Au fond, confirme le jugement déféré en ses dispositions ayant condamné in solidum la S.A. SMN et la société AXA France à payer d'une part, à la S.A.R.L. ALEXOU les sommes de 37.291,17 €, de 6.014,88 €, de 27.300 € et 269.195,16 € et d'autre part à la S.A. Banque Populaire de la Côte d'Azur la somme de 116.007,19 €, avec intérêts au taux légal à compter du prononcé du jugement frappé, ainsi que toutes les sommes au titre de l'article 700 du code de procédure civile.
Au fond, le réforme en ses autres dispositions.
Statuant à nouveau et le complétant, dit qu'en ce qui concerne la S.A.R.L. NIOULARGUE Yachts en liquidation judiciaire, représentée par Maître [S] [P], il s'agira non d'une condamnation, mais d'une fixation de créance.
Condamne in solidum la S.A. SMN et la société AXA France à porter et payer à la S.A.R.L. ALEXOU les sommes de 27.300 € et 25.200 € à titre de dommages-et-intérêts complémentaires avec intérêts au taux légal à compter du prononcé du présent arrêt et dit que ces sommes feront l'objet d'une fixation de créance au passif de la S.A.R.L. NIOULARGUE Yachts.
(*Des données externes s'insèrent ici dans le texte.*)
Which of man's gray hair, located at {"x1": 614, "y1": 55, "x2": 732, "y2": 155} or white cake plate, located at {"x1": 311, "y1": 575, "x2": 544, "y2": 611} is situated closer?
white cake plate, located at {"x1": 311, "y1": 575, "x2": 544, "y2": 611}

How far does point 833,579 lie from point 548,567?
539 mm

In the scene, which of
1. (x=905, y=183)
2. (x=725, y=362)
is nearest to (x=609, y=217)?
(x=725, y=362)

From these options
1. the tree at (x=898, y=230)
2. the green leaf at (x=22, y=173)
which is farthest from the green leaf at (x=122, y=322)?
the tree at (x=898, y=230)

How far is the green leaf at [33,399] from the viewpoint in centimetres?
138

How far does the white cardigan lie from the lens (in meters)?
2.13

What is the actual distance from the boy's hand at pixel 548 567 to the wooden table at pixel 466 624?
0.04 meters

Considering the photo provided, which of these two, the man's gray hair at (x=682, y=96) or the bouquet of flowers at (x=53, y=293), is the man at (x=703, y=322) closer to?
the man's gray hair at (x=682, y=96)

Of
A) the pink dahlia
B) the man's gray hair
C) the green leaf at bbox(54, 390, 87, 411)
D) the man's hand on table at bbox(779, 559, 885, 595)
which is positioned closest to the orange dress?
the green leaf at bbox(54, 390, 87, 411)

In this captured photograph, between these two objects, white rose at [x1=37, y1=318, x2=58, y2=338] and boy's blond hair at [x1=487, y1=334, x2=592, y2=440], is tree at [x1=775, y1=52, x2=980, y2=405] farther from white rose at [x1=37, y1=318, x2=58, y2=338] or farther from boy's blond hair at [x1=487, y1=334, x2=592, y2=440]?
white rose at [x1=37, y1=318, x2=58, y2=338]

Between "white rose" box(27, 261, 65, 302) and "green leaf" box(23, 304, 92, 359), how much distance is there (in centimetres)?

Déboute toutes les parties de leurs plus amples ou contraires conclusions.
Condamne in solidum la S.A. SMN, la société AXA France et Maître [S] [P], ès-qualités, aux entiers dépens de l'instance, dont distraction au profit des avoués de la cause, sur leur affirmation de droit, en application de l'article 699 du code de procédure civile.